▶ _Work instruction A_: Please reproduce the section of the Maria Chona article from "Maria Chona (1845–1936)" up to and including "had two sons.", keeping every word and mark unchanged.
▶ _Work instruction B_: Turn the paragraph of the Maria Chona article that opens with "Maria Chona was born in 1845" into a short bulleted list that keeps its main facts.

= Maria Chona =

Native American weaver

Maria Chona (1845–1936) was a native American weaver and participant in anthropological research.

== Life ==
Maria Chona was born in 1845 on the Tohono O’odham reservation in what is now Arizona. Chona's Father José María was a leader within their community. In her childhood Chona learnt to weave, and became an accomplished basket weaver. In her early teens Chona was married off to the son of a medicine man, to whom she had a daughter. Becoming unhappy after her husband took another wife, Chona divorced him and returned to live with her parents. Upon remarrying, Chona moved to Tucson and had two sons.

== Anthropology involvement ==
In the 1930s Chona participated in Ruth Murray Underhill's research on the culture and lifestyle of the Tohono O'odham people. Underhill saw parallels between their lives, with both of them being divorced women working within what she saw a patriarchal societies. Because of this Underhill posited that Chona was a feminist. Author Liz Sonneborn notes that Underhill's research on Native American women is a unique contrast to other research at the time which predominantly focused on men, saying "these stories quietly detail the trials and triumphs of everyday life and the network of personal relationships Indian women traditionally had relied upon for their survival." Underhill helped Chona to publish her life story, "The Autobiography of a Papago Woman" - making her the first Southwestern Native American woman to do so.

▶ _Data listing_:
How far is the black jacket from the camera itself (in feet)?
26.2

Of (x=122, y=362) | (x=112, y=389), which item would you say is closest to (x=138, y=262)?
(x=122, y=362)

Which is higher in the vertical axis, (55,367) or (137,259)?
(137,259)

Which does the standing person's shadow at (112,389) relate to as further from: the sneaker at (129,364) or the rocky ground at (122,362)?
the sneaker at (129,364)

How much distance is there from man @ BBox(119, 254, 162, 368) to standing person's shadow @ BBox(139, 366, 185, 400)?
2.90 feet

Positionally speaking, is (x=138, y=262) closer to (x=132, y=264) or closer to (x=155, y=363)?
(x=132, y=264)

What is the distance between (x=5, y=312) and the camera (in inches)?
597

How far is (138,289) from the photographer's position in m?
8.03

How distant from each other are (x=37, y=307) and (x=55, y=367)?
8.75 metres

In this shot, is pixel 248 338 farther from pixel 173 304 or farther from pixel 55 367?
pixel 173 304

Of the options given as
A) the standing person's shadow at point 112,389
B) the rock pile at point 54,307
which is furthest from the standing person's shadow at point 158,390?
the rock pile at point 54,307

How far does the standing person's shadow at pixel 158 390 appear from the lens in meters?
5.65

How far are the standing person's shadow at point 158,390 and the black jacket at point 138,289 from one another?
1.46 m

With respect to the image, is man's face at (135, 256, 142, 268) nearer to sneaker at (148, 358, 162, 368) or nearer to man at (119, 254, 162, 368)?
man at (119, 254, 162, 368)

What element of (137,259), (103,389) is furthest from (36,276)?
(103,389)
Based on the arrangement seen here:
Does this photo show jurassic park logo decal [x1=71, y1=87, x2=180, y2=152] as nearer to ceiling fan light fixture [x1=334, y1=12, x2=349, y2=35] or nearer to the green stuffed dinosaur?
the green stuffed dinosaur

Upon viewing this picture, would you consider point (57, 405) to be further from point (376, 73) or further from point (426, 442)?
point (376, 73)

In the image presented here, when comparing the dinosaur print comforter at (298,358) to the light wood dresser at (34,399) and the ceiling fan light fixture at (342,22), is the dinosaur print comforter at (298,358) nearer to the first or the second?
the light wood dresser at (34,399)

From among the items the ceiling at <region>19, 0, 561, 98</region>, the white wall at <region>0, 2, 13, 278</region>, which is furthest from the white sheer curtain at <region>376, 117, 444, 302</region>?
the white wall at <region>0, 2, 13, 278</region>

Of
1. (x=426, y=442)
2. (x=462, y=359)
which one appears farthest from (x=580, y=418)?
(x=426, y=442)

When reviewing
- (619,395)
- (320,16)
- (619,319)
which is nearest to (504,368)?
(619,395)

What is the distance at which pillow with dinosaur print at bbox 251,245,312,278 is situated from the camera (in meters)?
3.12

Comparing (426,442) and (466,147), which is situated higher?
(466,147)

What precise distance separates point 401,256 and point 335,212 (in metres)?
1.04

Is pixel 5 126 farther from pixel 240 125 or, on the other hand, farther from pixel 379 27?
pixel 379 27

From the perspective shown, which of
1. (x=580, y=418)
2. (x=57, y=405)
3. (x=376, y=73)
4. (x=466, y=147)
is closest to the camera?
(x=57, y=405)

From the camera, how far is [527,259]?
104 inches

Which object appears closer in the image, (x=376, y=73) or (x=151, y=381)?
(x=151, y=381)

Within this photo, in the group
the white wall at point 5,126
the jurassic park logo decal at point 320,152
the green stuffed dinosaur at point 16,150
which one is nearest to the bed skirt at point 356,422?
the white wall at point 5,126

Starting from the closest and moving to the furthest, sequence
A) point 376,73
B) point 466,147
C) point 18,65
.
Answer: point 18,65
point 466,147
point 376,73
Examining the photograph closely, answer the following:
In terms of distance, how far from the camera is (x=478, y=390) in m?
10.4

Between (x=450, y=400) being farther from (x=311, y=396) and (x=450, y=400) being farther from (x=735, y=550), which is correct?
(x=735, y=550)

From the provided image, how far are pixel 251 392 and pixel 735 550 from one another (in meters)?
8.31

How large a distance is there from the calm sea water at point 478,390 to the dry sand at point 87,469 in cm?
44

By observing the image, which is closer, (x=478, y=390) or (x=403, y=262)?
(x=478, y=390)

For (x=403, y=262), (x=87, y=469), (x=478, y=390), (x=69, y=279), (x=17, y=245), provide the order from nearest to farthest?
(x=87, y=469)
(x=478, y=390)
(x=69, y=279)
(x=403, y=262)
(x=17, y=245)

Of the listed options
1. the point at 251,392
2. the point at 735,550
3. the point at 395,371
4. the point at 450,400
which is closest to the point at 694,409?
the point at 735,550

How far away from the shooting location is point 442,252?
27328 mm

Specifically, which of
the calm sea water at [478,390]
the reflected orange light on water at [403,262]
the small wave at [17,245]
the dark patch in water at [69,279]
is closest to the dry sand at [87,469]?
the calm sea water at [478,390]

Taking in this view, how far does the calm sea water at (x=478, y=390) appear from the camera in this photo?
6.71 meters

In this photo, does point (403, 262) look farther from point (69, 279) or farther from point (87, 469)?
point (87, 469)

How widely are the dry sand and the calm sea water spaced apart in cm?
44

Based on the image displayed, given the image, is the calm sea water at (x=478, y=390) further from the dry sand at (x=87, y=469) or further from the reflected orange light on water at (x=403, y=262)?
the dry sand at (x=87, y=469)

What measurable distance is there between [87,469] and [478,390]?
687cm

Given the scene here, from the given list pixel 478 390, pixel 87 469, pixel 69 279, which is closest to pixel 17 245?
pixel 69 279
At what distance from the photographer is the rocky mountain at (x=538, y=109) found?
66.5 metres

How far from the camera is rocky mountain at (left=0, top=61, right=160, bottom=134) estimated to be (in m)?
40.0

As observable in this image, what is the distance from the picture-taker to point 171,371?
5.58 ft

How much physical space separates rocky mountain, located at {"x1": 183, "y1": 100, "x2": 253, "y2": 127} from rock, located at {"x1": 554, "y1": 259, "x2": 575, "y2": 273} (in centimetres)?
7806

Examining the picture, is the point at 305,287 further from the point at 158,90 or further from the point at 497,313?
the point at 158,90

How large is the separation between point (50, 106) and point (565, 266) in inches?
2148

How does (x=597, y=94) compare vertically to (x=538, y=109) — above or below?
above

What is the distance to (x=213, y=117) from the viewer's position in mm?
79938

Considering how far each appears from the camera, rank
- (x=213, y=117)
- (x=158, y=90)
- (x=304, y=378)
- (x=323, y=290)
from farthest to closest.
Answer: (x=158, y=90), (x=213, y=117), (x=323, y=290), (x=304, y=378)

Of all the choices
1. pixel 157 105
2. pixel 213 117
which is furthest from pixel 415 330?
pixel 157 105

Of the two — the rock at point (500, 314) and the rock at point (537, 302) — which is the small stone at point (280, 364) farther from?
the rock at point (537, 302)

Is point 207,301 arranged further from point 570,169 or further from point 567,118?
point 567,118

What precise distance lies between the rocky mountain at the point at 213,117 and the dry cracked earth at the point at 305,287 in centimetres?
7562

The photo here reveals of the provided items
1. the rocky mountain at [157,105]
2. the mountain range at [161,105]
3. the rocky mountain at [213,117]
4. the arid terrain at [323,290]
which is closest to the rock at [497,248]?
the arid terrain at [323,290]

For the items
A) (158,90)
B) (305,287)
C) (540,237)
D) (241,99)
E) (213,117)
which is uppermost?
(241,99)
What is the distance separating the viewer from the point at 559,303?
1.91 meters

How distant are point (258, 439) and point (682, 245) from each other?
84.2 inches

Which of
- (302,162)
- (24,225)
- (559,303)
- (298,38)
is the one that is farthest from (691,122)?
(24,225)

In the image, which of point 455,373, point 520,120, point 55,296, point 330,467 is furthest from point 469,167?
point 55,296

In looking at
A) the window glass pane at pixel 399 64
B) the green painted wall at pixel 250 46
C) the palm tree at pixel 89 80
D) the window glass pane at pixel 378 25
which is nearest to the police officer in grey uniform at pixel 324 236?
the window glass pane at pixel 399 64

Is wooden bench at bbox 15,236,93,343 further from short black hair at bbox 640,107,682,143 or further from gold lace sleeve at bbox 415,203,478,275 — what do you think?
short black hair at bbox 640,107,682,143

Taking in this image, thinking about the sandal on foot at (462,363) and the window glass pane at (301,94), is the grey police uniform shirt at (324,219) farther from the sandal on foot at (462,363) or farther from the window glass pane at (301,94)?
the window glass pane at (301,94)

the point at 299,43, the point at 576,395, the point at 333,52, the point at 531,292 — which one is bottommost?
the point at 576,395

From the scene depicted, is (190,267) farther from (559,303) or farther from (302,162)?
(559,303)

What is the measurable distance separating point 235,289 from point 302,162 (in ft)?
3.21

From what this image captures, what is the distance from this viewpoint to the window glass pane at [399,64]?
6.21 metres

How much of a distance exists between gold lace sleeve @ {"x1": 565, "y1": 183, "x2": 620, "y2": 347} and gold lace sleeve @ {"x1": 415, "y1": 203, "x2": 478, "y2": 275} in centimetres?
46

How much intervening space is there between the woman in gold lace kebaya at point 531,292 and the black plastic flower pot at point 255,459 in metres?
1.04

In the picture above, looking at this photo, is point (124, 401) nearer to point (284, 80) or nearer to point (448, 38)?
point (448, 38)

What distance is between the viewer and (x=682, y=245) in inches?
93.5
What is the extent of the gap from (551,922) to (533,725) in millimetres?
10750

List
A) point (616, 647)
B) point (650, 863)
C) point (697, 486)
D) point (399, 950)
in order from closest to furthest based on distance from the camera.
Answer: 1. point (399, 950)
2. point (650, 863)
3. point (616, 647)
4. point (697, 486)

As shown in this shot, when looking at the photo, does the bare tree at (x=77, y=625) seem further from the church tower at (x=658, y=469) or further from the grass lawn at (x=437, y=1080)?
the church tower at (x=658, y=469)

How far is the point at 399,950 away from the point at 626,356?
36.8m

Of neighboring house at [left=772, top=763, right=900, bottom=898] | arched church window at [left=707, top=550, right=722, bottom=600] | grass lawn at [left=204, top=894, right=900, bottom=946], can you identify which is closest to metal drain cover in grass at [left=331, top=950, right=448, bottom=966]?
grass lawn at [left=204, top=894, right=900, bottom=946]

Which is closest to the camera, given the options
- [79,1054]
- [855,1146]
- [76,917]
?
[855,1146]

▶ _Expected answer A_:
Maria Chona (1845–1936) was a native American weaver and participant in anthropological research.

== Life ==
Maria Chona was born in 1845 on the Tohono O’odham reservation in what is now Arizona. Chona's Father José María was a leader within their community. In her childhood Chona learnt to weave, and became an accomplished basket weaver. In her early teens Chona was married off to the son of a medicine man, to whom she had a daughter. Becoming unhappy after her husband took another wife, Chona divorced him and returned to live with her parents. Upon remarrying, Chona moved to Tucson and had two sons.

▶ _Expected answer B_:
- Born in 1845 on the Tohono O’odham reservation, in what is now Arizona
- Her father, José María, was a leader in their community
- Learned to weave as a child and became an accomplished basket weaver
- Married in her early teens to the son of a medicine man and had a daughter with him
- Divorced him after he took another wife and went back to live with her parents
- Remarried, moved to Tucson, and had two sons